As we all now know, that couldn’t have been farther from reality. The Nittany Lions trailed for all of 16 seconds, and then used a 24-0 run to make the game unreachable for the Bulldogs. The closest Mississippi State would get while it still mattered would be 18, and even the patented Nittany Lion scoring drought wasn’t enough to overcome the absolute clinic the team put on in this game.
Utah’s path to the final was a little different. The Utes needed every second of the 40 minutes in order to beat Western Kentucky, who started the game up 18-5. Utah methodically erased the deficit to go onto the half tied, and used the final seconds, and back-to-back turnovers by the Hilltoppers, to finally win the game. Prior to that, Utah beat St. Mary’s in overtime, a team believed to be one of, if not the best in the whole tournament.
The Utes and Lions now face each other for the right to become NIT Champions. For guys like Shep Garner and Julian Moore, this is an opportunity to end their careers with a championship, leaving a piece of history behind them when they leave. One that will, hopefully, soon be followed by a different type legacy for others to leave behind.
Scouting the Opposition
Justin Bibbins has been everything for Utah this season, especially in the NIT. He’s averaged 16.25 points per game in the NIT, to go along with his 3.5 assists. His 19 points were integral in completing the comeback win over Western Kentucky on Tuesday, 12 of which came from a perfect free throw shooting night. Tyler Rawson and David Collete are perfect complements Bibbins, both being block machines inside. Often times these blocks lead to run outs on the other end, which was one of the major ways the Utes came back from a 13-point first quarter deficit against the Hilltoppers.

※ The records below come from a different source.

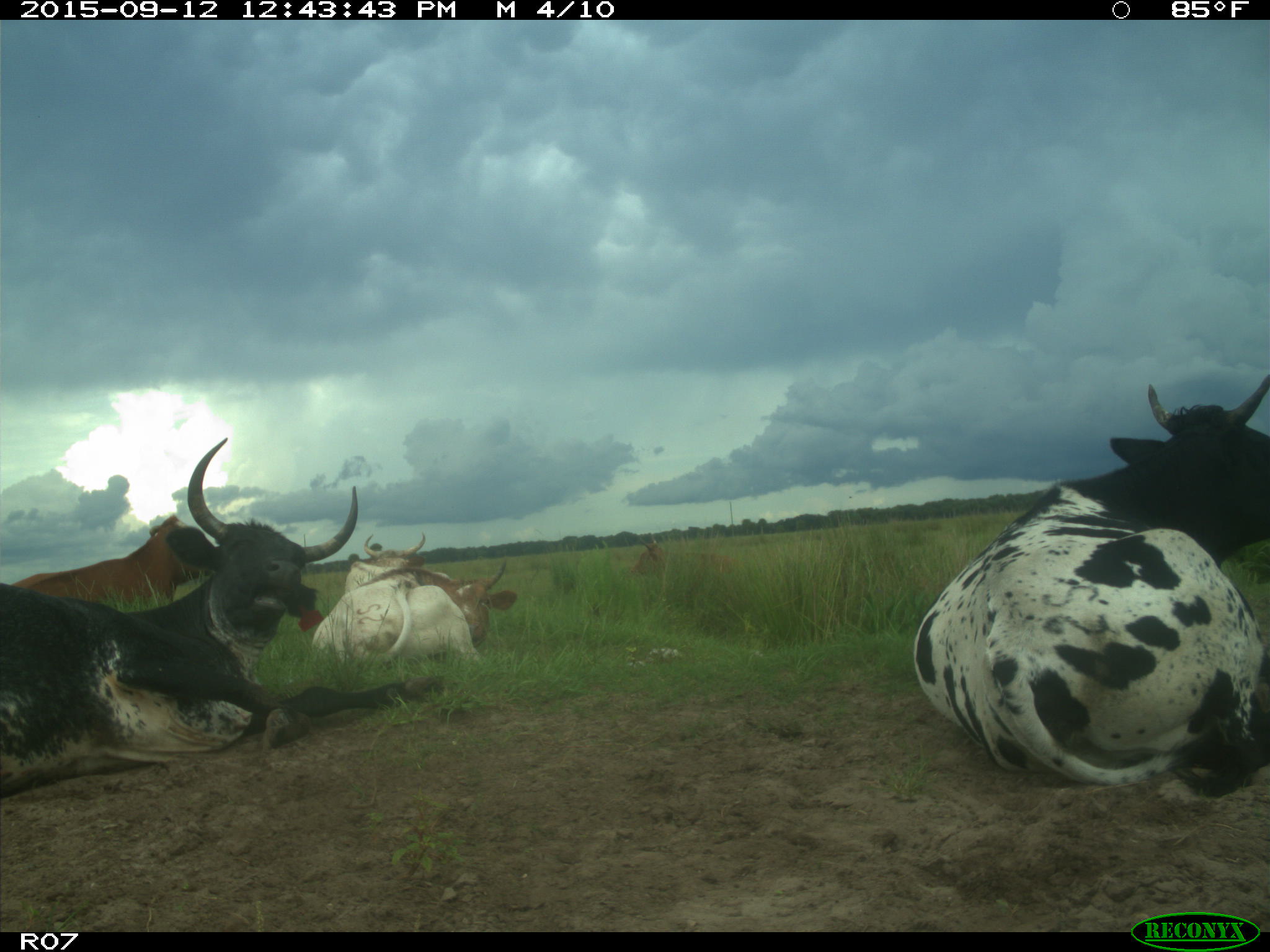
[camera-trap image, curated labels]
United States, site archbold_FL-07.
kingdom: Animalia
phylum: Chordata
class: Mammalia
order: Artiodactyla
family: Bovidae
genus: Bos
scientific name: Bos taurus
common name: domestic cow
Bos taurus (domestic cow).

Unlike the teams Penn State has faced up to this point (with the exception of Temple), Utah doesn’t particularly skew to the extreme at any one category. Overall, they’re 60th in offensive efficiency, which is still top 100, but it’s not the top-30 offense of Notre Dame and Marquette, but it’s good enough to score when they need to. Their defensive efficiency, on that note, is good enough at 55th in the nation, but when compared to Penn State’s own 18th-ranked defense, there’s a clear gap between the two teams.
What to Watch For
Continuation - Penn State had on of the best performances of its season on Tuesday night against Mississippi State. The game was over well before halftime, and it had to do with both a combination of lights out shooting and dominant defense. Needless to say, if the Nittany Lions can do that again, they’ll be NIT champions.
Avoid the comeback - When Western Kentucky Started the game up 18-5, it looked like game over. The Utes, however, settled in and were able to slowly cut the lead down using defense and turnovers. If Penn State finds itself in the same situation as WKU, it would be in their best interest to ensure they don’t ease up.

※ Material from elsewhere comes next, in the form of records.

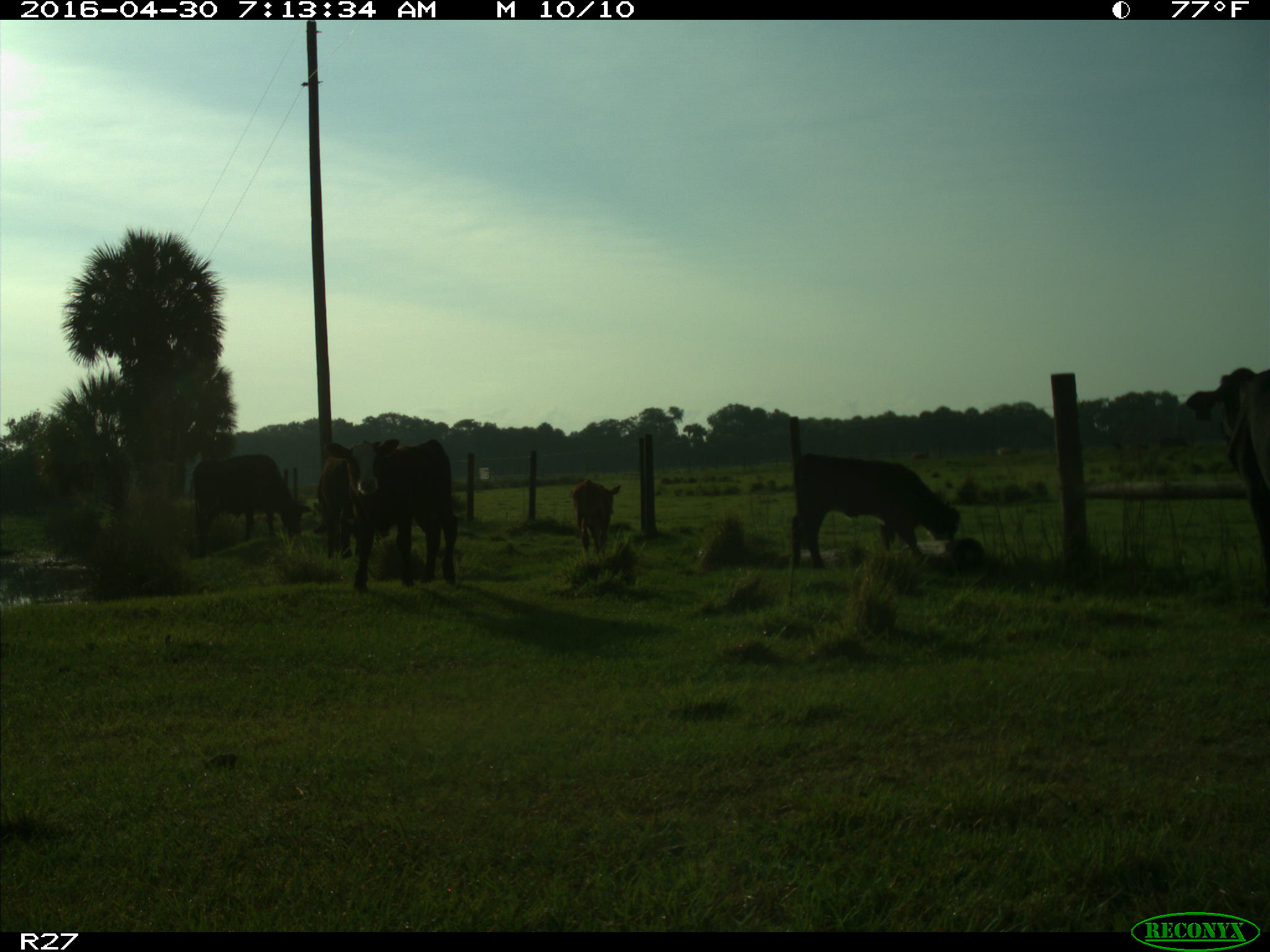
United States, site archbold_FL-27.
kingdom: Animalia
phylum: Chordata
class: Mammalia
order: Artiodactyla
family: Bovidae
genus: Bos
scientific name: Bos taurus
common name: domestic cow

Atmosphere - The last time the Nittany Lions were in the NIT final, it looked like a home game for the blue and white. It was evident that a Penn State contingent was present on Tuesday. Let’s see if that contingent turns into a pseudo home field advantage for this game.
Shep Garner is a man on a mission. This is the first time he’s competed in a postseason tournament as a Nittany Lion, and he’s making it count. He’s not likely to let his team come this far and not leave with a championship. The Utes, however, may have something to say about it, especially after having already beaten St. Mary’s on the road. Utah 110, Penn State 88.